Constantin Ghika, spathar, c’est-à-dire généralissime de Valachie, avait eu la bonté de me munir de quelques lettres de recommandation. Celle dont j’usai d’abord était adressée au commandant du chétif village de Wurstschérova pour le prier de me fournir un moyen de transport jusqu’à Skéla22. Cet officier ne put que me donner le choix entre un cheval sauvage et une petite barque presque pourrie ; comme je tenais à voir la Porte-de-Fer, je me décidai pour la barque, qu’il fallut d’abord remettre à flot. Je partis enfin avec un soldat qu’on me dit être le meilleur rameur de sa compagnie. Après une demi-heure de fatigue et de peine, nous approchâmes des brisants. Le Danube, alors dans toute la crue de ses eaux, roulait des vagues énormes ; aussi, de tous les rochers qui s’étendent sans interruption d’une rive à l’autre, un seul, d’une forme singulière, se montrait au-dessus de l’écume jaunâtre que, comme un monstre marin, il paraissait vomir. Tout entier au spectacle que j’avais devant les yeux, je laissais ma rame aller à la dérive ; je m’aperçus bientôt que le soldat valaque en faisait autant, et que la nacelle était entraînée vers l’écueil ; nous voulûmes tenter de le tourner, mais nous étions infailliblement perdus, si, mettant de côté tout amour-propre déplacé, mon pilote n’eût préféré regagner le bord.

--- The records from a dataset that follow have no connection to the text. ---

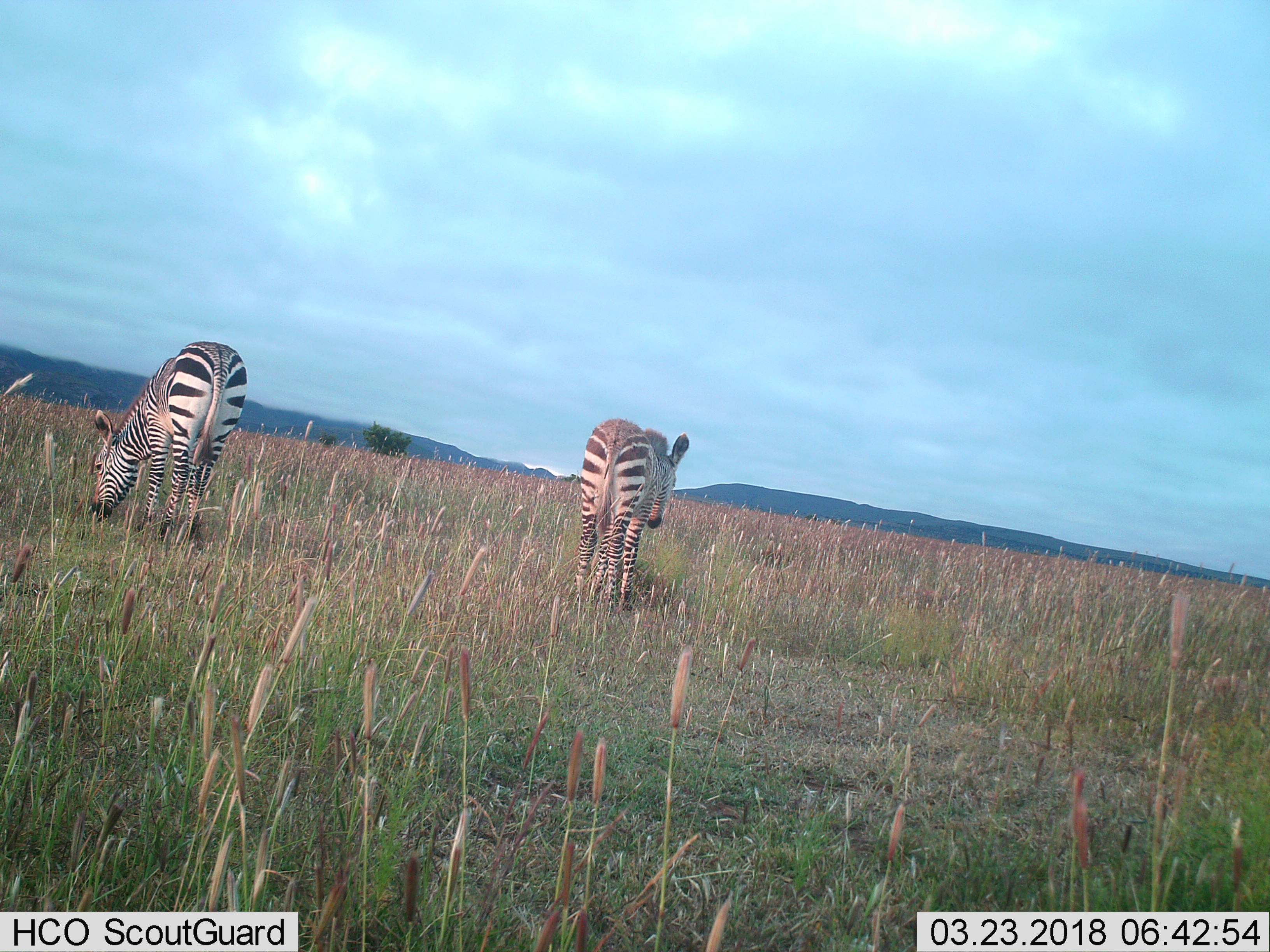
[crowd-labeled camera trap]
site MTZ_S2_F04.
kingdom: Animalia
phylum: Chordata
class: Mammalia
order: Perissodactyla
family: Equidae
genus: Equus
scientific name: Equus zebra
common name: mountain zebra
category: zebramountain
Zebramountain (mountain zebra) (Equus zebra), count 2. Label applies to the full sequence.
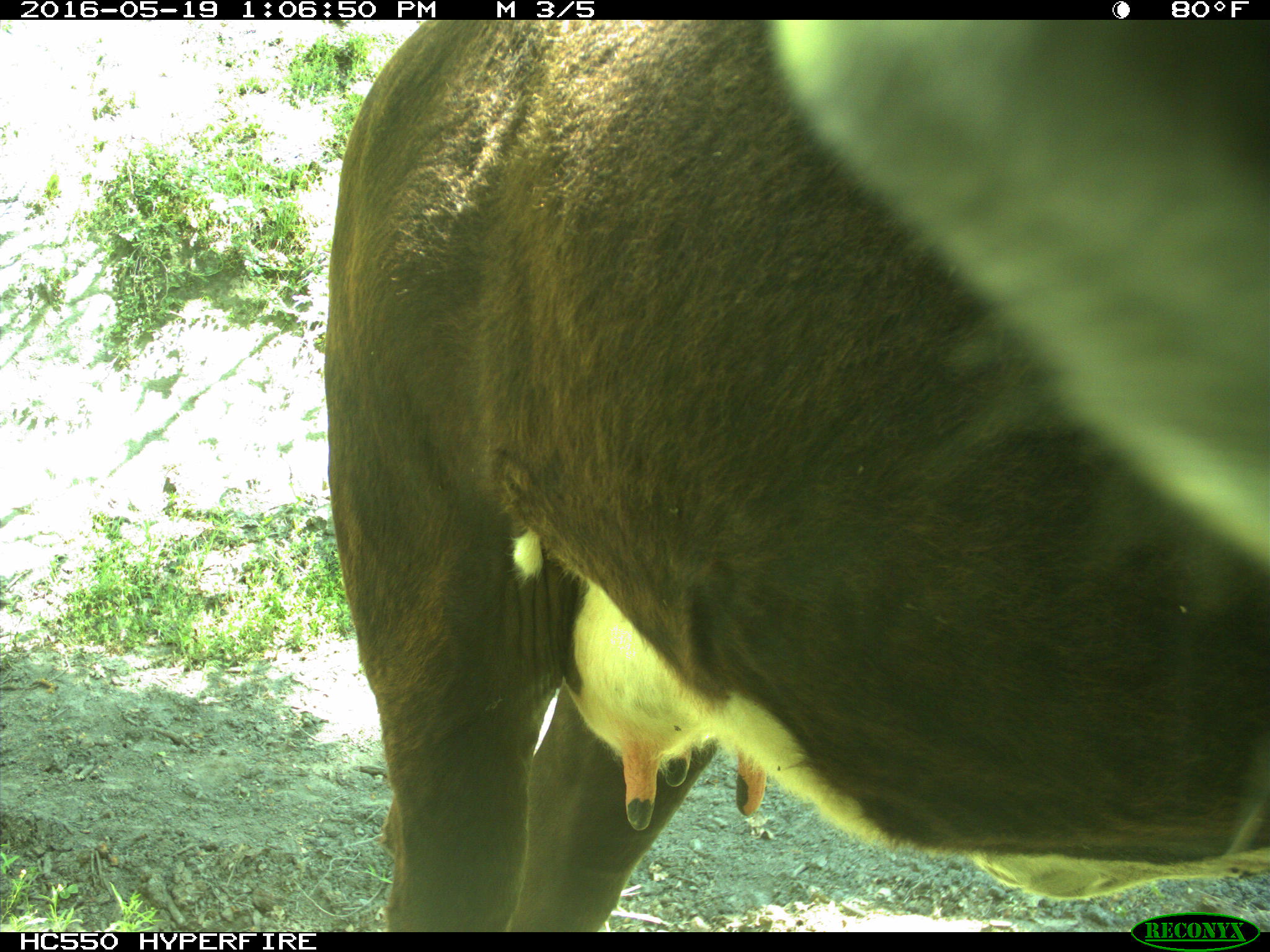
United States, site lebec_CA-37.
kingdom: Animalia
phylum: Chordata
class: Mammalia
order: Artiodactyla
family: Bovidae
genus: Bos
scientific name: Bos taurus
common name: domestic cow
Bos taurus (domestic cow).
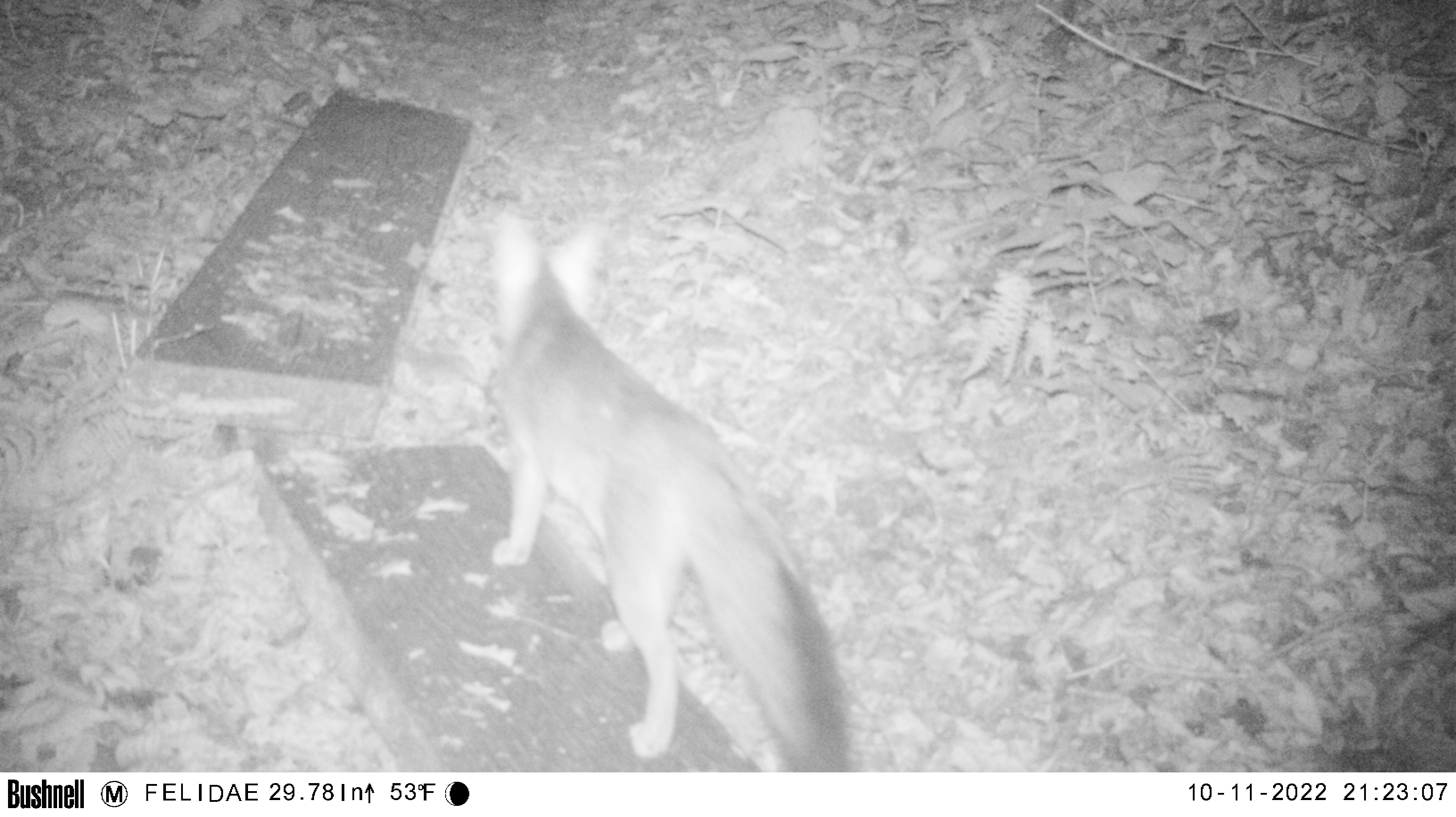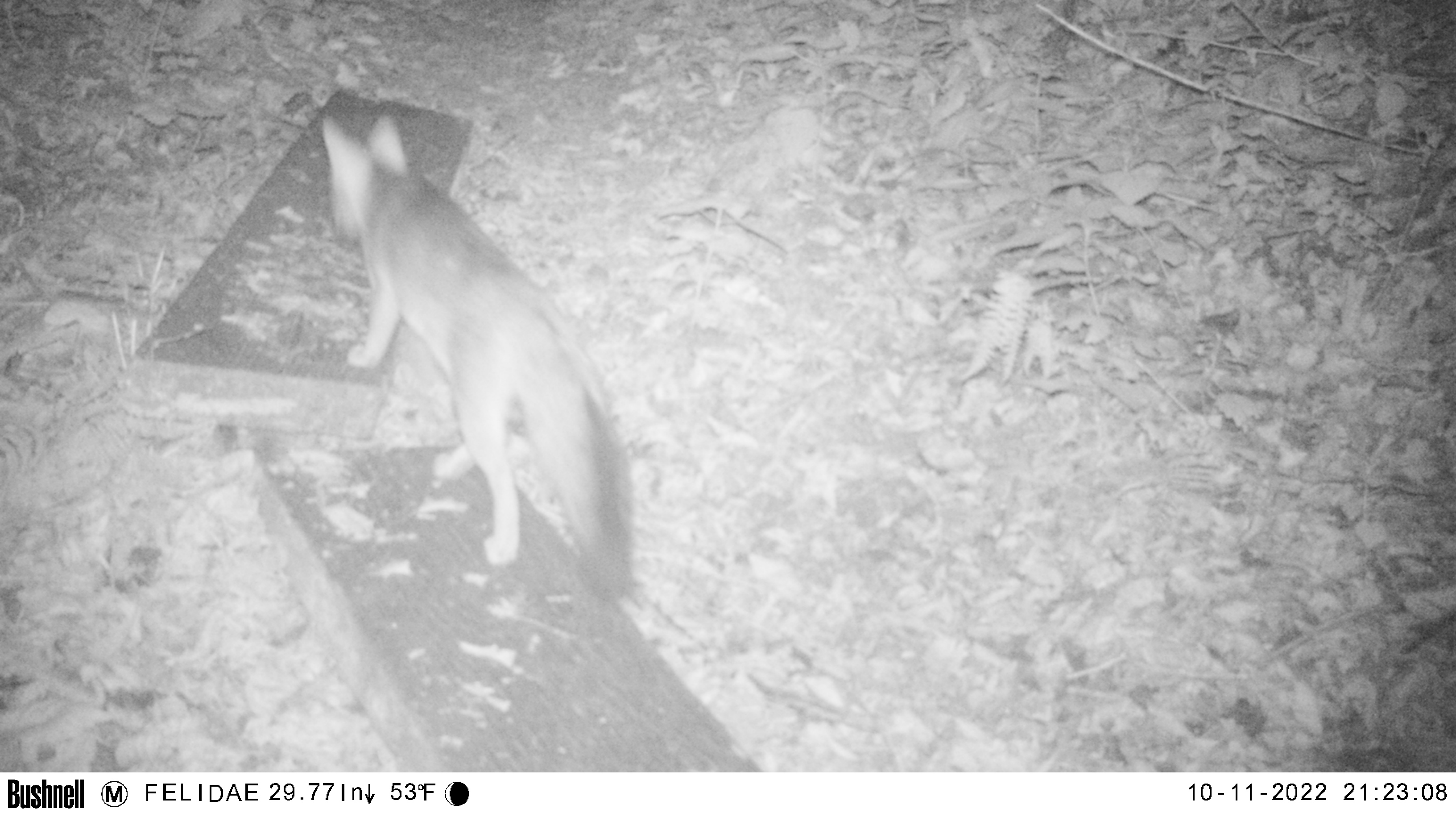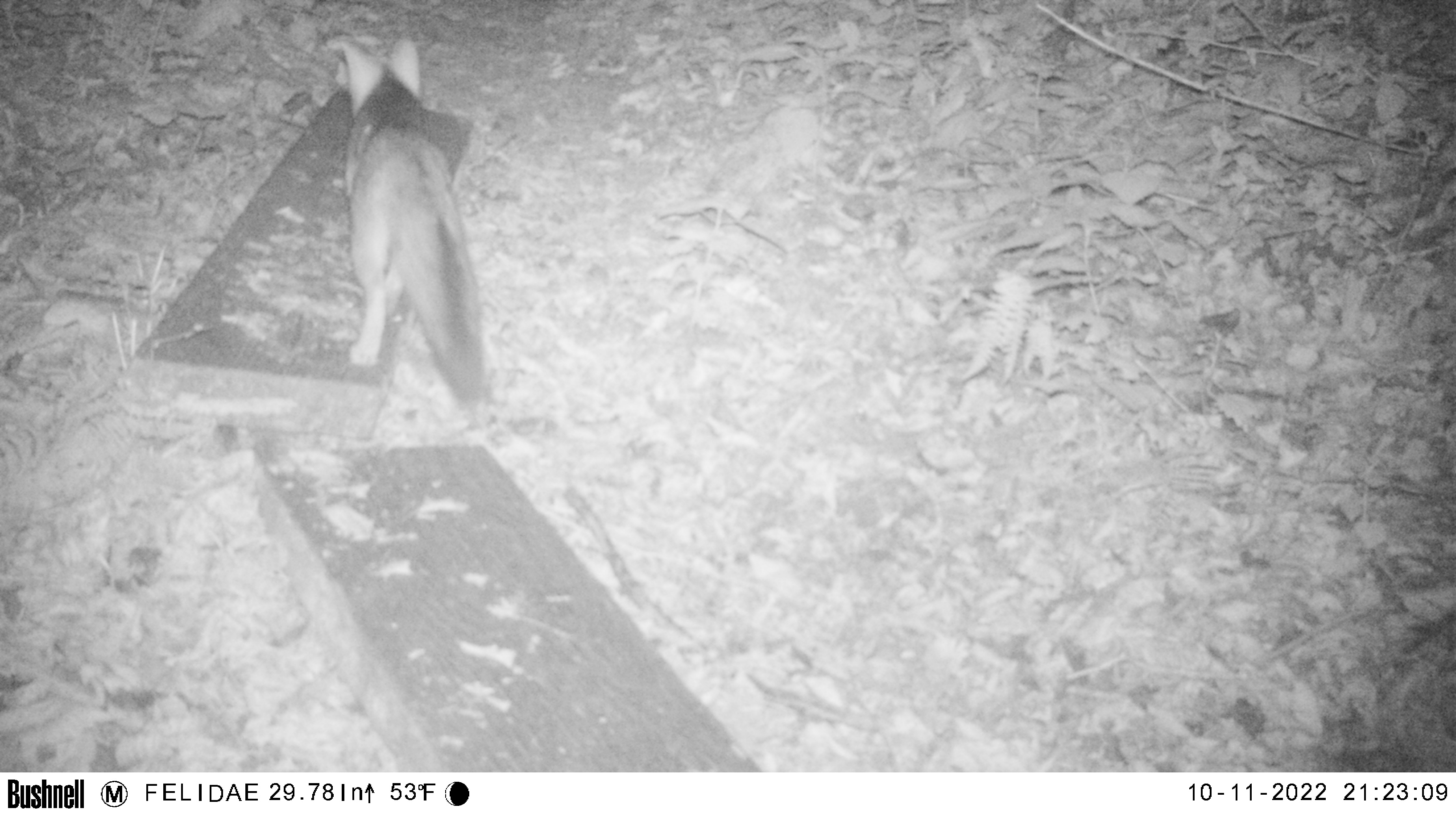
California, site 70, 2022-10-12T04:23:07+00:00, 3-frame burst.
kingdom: Animalia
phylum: Chordata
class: Mammalia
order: Carnivora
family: Canidae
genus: Urocyon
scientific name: Urocyon cinereoargenteus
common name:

Là nous trouvâmes, couché à l’ombre d’un taillis, un malheureux déguenillé qui, après quelques paroles échangées avec mon guide, sauta dans la barque en m’invitant à le suivre. Il prit la rame, se signa trois fois, et passa la Porte-de-Fer, comme s’il se fût joué des flots qui grondaient autour de nous. La physionomie de cet homme avait un beau caractère que je retrouvai fréquemment chez les paysans de l’ancienne Dacie. Une longue chevelure noire, un regard fier, le nez aquilin, tout, dans sa tête expressive, semblait annoncer cette origine romaine dont s’enorgueillissent tant les Valaques.
À Skéla, je me procurai facilement un chariot pour me rendre à Czernetz23, où je reçus chez M. Glogovéano, administrateur du district, l’hospitalité la plus franche et la plus amicale. Czernetz eut beaucoup à souffrir pendant la guerre de 1828. Des partisans turcs traversaient chaque jour le Danube pour piller les habitations riveraines, et, lorsqu’ils étaient en force, ils venaient jusqu’à la ville. Le calme règne enfin à Czernetz depuis six ans ; mais comme le voisinage du fleuve, loin d’être dangereux, devient aujourd’hui un gage de prospérité, on a pris le parti fort sage d’abandonner l’ancien emplacement, qui était humide et malsain, pour élever une cité nouvelle sur la rive du Danube. Le gouvernement a fait des concessions de terrain, et le taux modéré qu’il y a mis est un véritable encouragement donné aux entrepreneurs ; les premières places, celles qui avoisinent le Danube, n’ont été vendues qu’à raison de douze sous la toise. Le lazaret est terminé, la maison commune et quelques bâtiments particuliers sont en construction, et dans peu d’années la moderne Czernetz aura plus d’importance que l’ancienne. Elle doit devenir, en effet, le comptoir où la Servie et la Valachie, continuant à marcher dans la voie qui s’ouvre devant elles, échangeront leurs produits. Une vieille tour apparaît comme l’ombre du passé non loin des travaux de la génération présente, et au milieu des ruines de Séverin. C’est un débris du système de fortifications que les Romains avaient adopté sur les deux rives du Danube. Entre Drenkova et Skéla, on remarque, de temps à autre, des restes de tourelles et de bastions dont plusieurs ont été restaurés pour servir d’abri aux vedettes du cordon sanitaire. La tour de Séverin s’élève à côté des derniers vestiges du fameux pont que Trajan avait fait construire par Apollidore de Damas pour passer en Dacie, et que son successeur jugea prudent de renverser, parce que les Barbares, à leur tour, s’en servaient pour envahir le territoire romain. Lorsque les eaux sont basses, on aperçoit encore quelques piles de ce pont, qui fut remarquable parmi les œuvres hardies et gigantesques dont les anciens maîtres du monde ont couvert leur empire. »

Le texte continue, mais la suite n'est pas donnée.